Lost Soul

Your editor got to Drive-By Truckers’ last album Go Go Boots late but first time through I fell hard for “Everybody Needs Love.” It took me South to a forever young place. And the journey’s just started because “Everybody Needs Love” is a cover of a song by the great lost soul singer/songwriter/guitar player Eddie Hinton. I recalled that name from credits on the back of beloved Percy Sledge records from the 60s, but I really didn’t have a clue. Patterson Hood schooled me in Go Go Boots’ liner notes. Thanks to him for allowing First to reprint his Boots‘ tribute to Eddie Hinton here. (Now if he’ll just dub me a copy of Hinton’s Letters From Mississippi.)
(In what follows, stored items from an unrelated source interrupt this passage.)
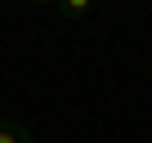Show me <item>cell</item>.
<instances>
[{
    "instance_id": "1",
    "label": "cell",
    "mask_w": 152,
    "mask_h": 143,
    "mask_svg": "<svg viewBox=\"0 0 152 143\" xmlns=\"http://www.w3.org/2000/svg\"><path fill=\"white\" fill-rule=\"evenodd\" d=\"M0 143H36V139H31V130L18 125V121H0Z\"/></svg>"
},
{
    "instance_id": "3",
    "label": "cell",
    "mask_w": 152,
    "mask_h": 143,
    "mask_svg": "<svg viewBox=\"0 0 152 143\" xmlns=\"http://www.w3.org/2000/svg\"><path fill=\"white\" fill-rule=\"evenodd\" d=\"M31 5H58V0H31Z\"/></svg>"
},
{
    "instance_id": "2",
    "label": "cell",
    "mask_w": 152,
    "mask_h": 143,
    "mask_svg": "<svg viewBox=\"0 0 152 143\" xmlns=\"http://www.w3.org/2000/svg\"><path fill=\"white\" fill-rule=\"evenodd\" d=\"M94 9V0H58V14L67 18V23H76V18H85Z\"/></svg>"
}]
</instances>
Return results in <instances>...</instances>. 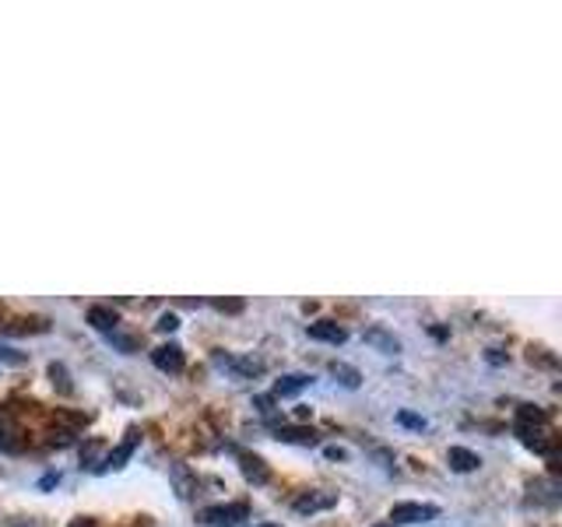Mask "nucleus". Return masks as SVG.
I'll return each mask as SVG.
<instances>
[{"label": "nucleus", "instance_id": "b1692460", "mask_svg": "<svg viewBox=\"0 0 562 527\" xmlns=\"http://www.w3.org/2000/svg\"><path fill=\"white\" fill-rule=\"evenodd\" d=\"M380 527H394V524H380Z\"/></svg>", "mask_w": 562, "mask_h": 527}, {"label": "nucleus", "instance_id": "6e6552de", "mask_svg": "<svg viewBox=\"0 0 562 527\" xmlns=\"http://www.w3.org/2000/svg\"><path fill=\"white\" fill-rule=\"evenodd\" d=\"M239 517H246L243 503H236V506H211V509H204V514H201L204 524H228V520H239Z\"/></svg>", "mask_w": 562, "mask_h": 527}, {"label": "nucleus", "instance_id": "4be33fe9", "mask_svg": "<svg viewBox=\"0 0 562 527\" xmlns=\"http://www.w3.org/2000/svg\"><path fill=\"white\" fill-rule=\"evenodd\" d=\"M70 527H92V520H88V517H78V520L70 524Z\"/></svg>", "mask_w": 562, "mask_h": 527}, {"label": "nucleus", "instance_id": "7ed1b4c3", "mask_svg": "<svg viewBox=\"0 0 562 527\" xmlns=\"http://www.w3.org/2000/svg\"><path fill=\"white\" fill-rule=\"evenodd\" d=\"M151 362H155V369H162V373H183V366H187L183 348L176 345V341L158 345V348L151 351Z\"/></svg>", "mask_w": 562, "mask_h": 527}, {"label": "nucleus", "instance_id": "a211bd4d", "mask_svg": "<svg viewBox=\"0 0 562 527\" xmlns=\"http://www.w3.org/2000/svg\"><path fill=\"white\" fill-rule=\"evenodd\" d=\"M176 327H180V316H176V313H166V316H158V330L172 334Z\"/></svg>", "mask_w": 562, "mask_h": 527}, {"label": "nucleus", "instance_id": "9d476101", "mask_svg": "<svg viewBox=\"0 0 562 527\" xmlns=\"http://www.w3.org/2000/svg\"><path fill=\"white\" fill-rule=\"evenodd\" d=\"M222 366H228L233 373H239V377H260L263 373V366L257 362V359H233V356H215Z\"/></svg>", "mask_w": 562, "mask_h": 527}, {"label": "nucleus", "instance_id": "f03ea898", "mask_svg": "<svg viewBox=\"0 0 562 527\" xmlns=\"http://www.w3.org/2000/svg\"><path fill=\"white\" fill-rule=\"evenodd\" d=\"M436 517H439V506H432V503H394V509H391L394 524H426Z\"/></svg>", "mask_w": 562, "mask_h": 527}, {"label": "nucleus", "instance_id": "1a4fd4ad", "mask_svg": "<svg viewBox=\"0 0 562 527\" xmlns=\"http://www.w3.org/2000/svg\"><path fill=\"white\" fill-rule=\"evenodd\" d=\"M310 386V377H303V373H289V377H281L278 383H274V397H295V394H303Z\"/></svg>", "mask_w": 562, "mask_h": 527}, {"label": "nucleus", "instance_id": "ddd939ff", "mask_svg": "<svg viewBox=\"0 0 562 527\" xmlns=\"http://www.w3.org/2000/svg\"><path fill=\"white\" fill-rule=\"evenodd\" d=\"M330 373L338 377L345 386H351V391H356V386L362 383V377H359V369H351L348 362H330Z\"/></svg>", "mask_w": 562, "mask_h": 527}, {"label": "nucleus", "instance_id": "9b49d317", "mask_svg": "<svg viewBox=\"0 0 562 527\" xmlns=\"http://www.w3.org/2000/svg\"><path fill=\"white\" fill-rule=\"evenodd\" d=\"M134 447H137V433L131 429L127 439H123V447H116L110 457H105V464H102V468H123V461H127V457L134 453Z\"/></svg>", "mask_w": 562, "mask_h": 527}, {"label": "nucleus", "instance_id": "20e7f679", "mask_svg": "<svg viewBox=\"0 0 562 527\" xmlns=\"http://www.w3.org/2000/svg\"><path fill=\"white\" fill-rule=\"evenodd\" d=\"M306 334H310L313 341H324V345H345L348 341V330L338 327L334 321H316V324L306 327Z\"/></svg>", "mask_w": 562, "mask_h": 527}, {"label": "nucleus", "instance_id": "6ab92c4d", "mask_svg": "<svg viewBox=\"0 0 562 527\" xmlns=\"http://www.w3.org/2000/svg\"><path fill=\"white\" fill-rule=\"evenodd\" d=\"M401 426H412V429H426V418H418V415H408V412H401L397 415Z\"/></svg>", "mask_w": 562, "mask_h": 527}, {"label": "nucleus", "instance_id": "4468645a", "mask_svg": "<svg viewBox=\"0 0 562 527\" xmlns=\"http://www.w3.org/2000/svg\"><path fill=\"white\" fill-rule=\"evenodd\" d=\"M243 471H246V479H254V482H268V468H263L260 457L243 453Z\"/></svg>", "mask_w": 562, "mask_h": 527}, {"label": "nucleus", "instance_id": "dca6fc26", "mask_svg": "<svg viewBox=\"0 0 562 527\" xmlns=\"http://www.w3.org/2000/svg\"><path fill=\"white\" fill-rule=\"evenodd\" d=\"M278 439H285V444H316L313 429H278Z\"/></svg>", "mask_w": 562, "mask_h": 527}, {"label": "nucleus", "instance_id": "f8f14e48", "mask_svg": "<svg viewBox=\"0 0 562 527\" xmlns=\"http://www.w3.org/2000/svg\"><path fill=\"white\" fill-rule=\"evenodd\" d=\"M88 324L105 330V334H113L116 330V313H110L105 306H92V310H88Z\"/></svg>", "mask_w": 562, "mask_h": 527}, {"label": "nucleus", "instance_id": "5701e85b", "mask_svg": "<svg viewBox=\"0 0 562 527\" xmlns=\"http://www.w3.org/2000/svg\"><path fill=\"white\" fill-rule=\"evenodd\" d=\"M257 527H278V524H257Z\"/></svg>", "mask_w": 562, "mask_h": 527}, {"label": "nucleus", "instance_id": "f257e3e1", "mask_svg": "<svg viewBox=\"0 0 562 527\" xmlns=\"http://www.w3.org/2000/svg\"><path fill=\"white\" fill-rule=\"evenodd\" d=\"M517 436L524 439V447H531L535 453H552L555 439L549 436V415L541 408H531V404H524L517 412Z\"/></svg>", "mask_w": 562, "mask_h": 527}, {"label": "nucleus", "instance_id": "412c9836", "mask_svg": "<svg viewBox=\"0 0 562 527\" xmlns=\"http://www.w3.org/2000/svg\"><path fill=\"white\" fill-rule=\"evenodd\" d=\"M324 453H327V457H330V461H345V457H348V453H345V450H341V447H327V450H324Z\"/></svg>", "mask_w": 562, "mask_h": 527}, {"label": "nucleus", "instance_id": "39448f33", "mask_svg": "<svg viewBox=\"0 0 562 527\" xmlns=\"http://www.w3.org/2000/svg\"><path fill=\"white\" fill-rule=\"evenodd\" d=\"M334 503H338L334 492H306V496H299L292 506H295V514H321V509H330Z\"/></svg>", "mask_w": 562, "mask_h": 527}, {"label": "nucleus", "instance_id": "aec40b11", "mask_svg": "<svg viewBox=\"0 0 562 527\" xmlns=\"http://www.w3.org/2000/svg\"><path fill=\"white\" fill-rule=\"evenodd\" d=\"M0 359L4 362H11V366H18V362H25V356H18L14 348H0Z\"/></svg>", "mask_w": 562, "mask_h": 527}, {"label": "nucleus", "instance_id": "0eeeda50", "mask_svg": "<svg viewBox=\"0 0 562 527\" xmlns=\"http://www.w3.org/2000/svg\"><path fill=\"white\" fill-rule=\"evenodd\" d=\"M447 464H450L453 471L468 474V471H474V468L482 464V457L474 453V450H468V447H450V450H447Z\"/></svg>", "mask_w": 562, "mask_h": 527}, {"label": "nucleus", "instance_id": "f3484780", "mask_svg": "<svg viewBox=\"0 0 562 527\" xmlns=\"http://www.w3.org/2000/svg\"><path fill=\"white\" fill-rule=\"evenodd\" d=\"M49 377H53V386L60 383V391H64V394H70V383H67V369H64V366L53 362V366H49Z\"/></svg>", "mask_w": 562, "mask_h": 527}, {"label": "nucleus", "instance_id": "2eb2a0df", "mask_svg": "<svg viewBox=\"0 0 562 527\" xmlns=\"http://www.w3.org/2000/svg\"><path fill=\"white\" fill-rule=\"evenodd\" d=\"M14 436H18V429H14L11 415L0 412V450H11L14 447Z\"/></svg>", "mask_w": 562, "mask_h": 527}, {"label": "nucleus", "instance_id": "423d86ee", "mask_svg": "<svg viewBox=\"0 0 562 527\" xmlns=\"http://www.w3.org/2000/svg\"><path fill=\"white\" fill-rule=\"evenodd\" d=\"M362 338H366V345H373L376 351H383V356H397V351H401V341L383 327H369Z\"/></svg>", "mask_w": 562, "mask_h": 527}]
</instances>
I can still remember Eddie Hinton coming over to our house when I was a small child. He was my Dad’s friend and they played together on some really cool records. As a kid I remember him being more attentive to a small child than most of Dad’s co-workers. Later on he was known to be very troubled and spent a good part of his later years in and out of institutions and such, but I was never around him then. I did get to see him play once in the 80s in a small bar in Sheffield, Alabama called Calico’s. It was a great show.

Legend has it that when Bob Dylan came to Muscle Shoals to record for the first time (summer 1973), playing on Donnie Fritts’ first album Prone to Lean, he spent most of his time sitting under a tree conversing with Eddie Hinton. Eddie was brilliant on so many levels and it figures Mr. Zimmerman would be drawn to him.

Eddie made a brilliant album with a man named Jim Coleman that was never released during his lifetime. They say it broke his heart and he was never the same after that. Later on he made Very Extremely Dangerous which is a certifiable masterpiece. Unfortunately it was released on Capricorn Records right before they went belly up so almost no-one ever got to hear it. (It’s well worth seeking out though if you can possibly find it.) After that Eddie was in and out of mental hospitals and at one point was homeless, living in a park in Decatur, Alabama. During this period he had an infamous run-in involving a big stick and Disney actor Dean Jones. Eddie was troubled.

Once Eddie and Donnie Fritts wrote a brilliant song called “Where’s Eddie”. The psychology of Eddie writing this song from a woman’s perspective, sorry that she had done Eddie wrong and wishing she could find him and make it up to him says more about Eddie than any shrink’s perspective. The fact they wrote the song up in a tree as the sun was rising (I’ll bet on a Sunday morning) says even more. Lulu recorded the song in 1969 for Atlantic Records and we cover it on this album.

Later on our friend Dick Cooper helped Eddie record and release an album called Letters From Mississippi, which includes the song “Everybody Needs Love.” Eddie was a triple threat, an amazing songwriter, brilliant guitarist and blessed with one of the greatest “soul singer” voices I’ve ever heard. I know what heartbreak feels like and Eddie’s voice is what it sounds like.

Eddie passed away living at his mama’s house in Birmingham, Alabama in July of 1995. I wrote a song about him right after that. “Sandwiches for the Road” was the last song on our first album and anyone who has ever been to see us live has heard Eddie Hinton’s music playing over the PA system before our performances. A small record label in England has put out a series of posthumous releases called The Songwriters Sessions, (Dear Ya’ll, Playin’ Around, and Beautiful Dream) which are the finest examples of his artistry and more than worth the effort to track down if you love incredible country soul music (www.zanemusic.com).

Last year we were asked to contribute a couple of Eddie Hinton covers for a series of singles commemorating his work. A great record store in Cincinnati, Ohio called Shake It Records put the series out and we were honored to be a part of it. We grew so attached to the results that we decided to include them on this album. (A Great Thank You to Darren Blase for everything.)

Eddie can be heard playing guitar on Boz Scaggs’ immortal debut album and is the un-credited lead player on The Staple Singers’ “I’ll Take You There.” He co-wrote “Breakfast in Bed” which was a big hit for Dusty Springfield and later for UB40 (with Chrissie Hynde). His songs have also been covered by Percy Sledge, Aretha Franklin, Bobby Womack, Tony Joe White and The Box Tops.

 

Editor’s Note: Drive-By Truckers’ buddy Dick Cooper wrote his own testament to Eddie Hinton back in 2000 http://swampland.com/articles/view/title:remembering_eddie_hinton. One anecdote from that:

“Wayne Perkins, a Birmingham guitarist with the Rolling Stones, Bob Marley [Perkins did the lead on “Concrete Jungle”], and Albert King among his credits, was a teenage guitar slinger when he first arrived in Muscle Shoals and got a chance to show Eddie his stuff.

After watching Wayne playing blazing rock guitar lead after lead, Eddie told him, “I’ll always play one note better than you.”